窓の外では春風が庭の木々を揺らし、音を奏でる。

人々は雲の色を見て天気を知る。

子どもたちは空き地を無邪気に駆け回り、大人たちは錆びの回った列車に乗り込み、ため息とともにそれぞれの目的地へと向かう。

どれも先輩が言っていた話だ。


僕には木の葉が擦れる音を聞く耳がない。

僕には天を見るための目がない。

僕には駆け回れる足も、憂鬱も、目的地もない。


僕らはただ、


ただここで、

人に"死"を売る――。




僕らの使命は人に"死"を与えることなのだと、ある男は言った。

僕が初めてここに来た日から二度と姿を見せないその男は、僕らの生きる意味であり、目的だ。

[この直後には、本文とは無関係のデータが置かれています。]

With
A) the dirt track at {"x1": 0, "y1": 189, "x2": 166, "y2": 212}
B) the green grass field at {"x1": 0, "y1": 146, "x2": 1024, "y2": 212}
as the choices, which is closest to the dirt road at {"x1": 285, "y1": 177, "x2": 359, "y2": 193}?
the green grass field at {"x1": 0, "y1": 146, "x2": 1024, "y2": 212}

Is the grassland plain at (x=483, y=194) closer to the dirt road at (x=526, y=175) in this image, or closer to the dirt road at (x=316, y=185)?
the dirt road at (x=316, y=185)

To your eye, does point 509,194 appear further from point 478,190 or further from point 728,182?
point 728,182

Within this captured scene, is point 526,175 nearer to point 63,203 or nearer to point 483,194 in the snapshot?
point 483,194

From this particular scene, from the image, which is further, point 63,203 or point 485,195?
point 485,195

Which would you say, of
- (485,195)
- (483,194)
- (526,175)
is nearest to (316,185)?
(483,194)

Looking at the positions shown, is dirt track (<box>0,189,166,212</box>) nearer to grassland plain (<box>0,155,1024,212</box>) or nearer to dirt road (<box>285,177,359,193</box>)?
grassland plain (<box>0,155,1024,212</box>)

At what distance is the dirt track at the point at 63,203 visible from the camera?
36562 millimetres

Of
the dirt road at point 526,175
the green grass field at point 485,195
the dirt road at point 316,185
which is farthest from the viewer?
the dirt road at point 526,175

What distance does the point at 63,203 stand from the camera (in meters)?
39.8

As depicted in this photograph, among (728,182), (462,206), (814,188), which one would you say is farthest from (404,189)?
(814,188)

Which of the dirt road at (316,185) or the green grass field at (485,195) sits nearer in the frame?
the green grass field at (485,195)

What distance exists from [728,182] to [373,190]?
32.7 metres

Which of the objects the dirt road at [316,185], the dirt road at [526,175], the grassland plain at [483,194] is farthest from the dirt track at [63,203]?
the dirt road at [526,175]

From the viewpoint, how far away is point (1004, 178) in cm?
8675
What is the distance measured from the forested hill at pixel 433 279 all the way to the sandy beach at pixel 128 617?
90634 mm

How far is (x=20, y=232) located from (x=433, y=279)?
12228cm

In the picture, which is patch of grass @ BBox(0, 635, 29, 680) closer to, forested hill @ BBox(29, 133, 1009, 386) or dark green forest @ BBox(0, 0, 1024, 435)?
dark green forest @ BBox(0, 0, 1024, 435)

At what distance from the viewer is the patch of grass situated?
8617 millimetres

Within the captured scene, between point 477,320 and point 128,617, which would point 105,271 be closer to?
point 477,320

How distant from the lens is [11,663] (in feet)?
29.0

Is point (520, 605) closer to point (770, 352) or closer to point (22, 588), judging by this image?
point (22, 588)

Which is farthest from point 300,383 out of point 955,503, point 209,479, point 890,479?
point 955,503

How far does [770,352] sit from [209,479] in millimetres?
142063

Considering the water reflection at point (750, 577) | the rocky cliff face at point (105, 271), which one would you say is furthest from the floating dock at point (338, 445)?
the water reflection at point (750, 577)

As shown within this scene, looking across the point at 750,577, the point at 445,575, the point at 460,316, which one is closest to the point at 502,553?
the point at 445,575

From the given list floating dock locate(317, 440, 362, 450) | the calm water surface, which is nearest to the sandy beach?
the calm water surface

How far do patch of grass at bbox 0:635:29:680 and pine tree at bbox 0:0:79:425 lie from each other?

その男にとっても、また、僕らにとっても、僕らの価値とはそれだけだ。


「あ、あのぉ......」


人は次々に訪ねてくる。

もちろん、その声も、姿も、僕には聞こえないし、見ることも出来ない。


「はい!なんでしょうか!」


僕の接客は元気がいいと、評判なんだそうだ。

前に先輩たちに言われたときは、ほんのちょっぴり誇らしかった。


「その...ちょっと疲れちゃって......」


目が悪くなると、人は眼鏡をかける。

足が悪くなると、人は杖を買う。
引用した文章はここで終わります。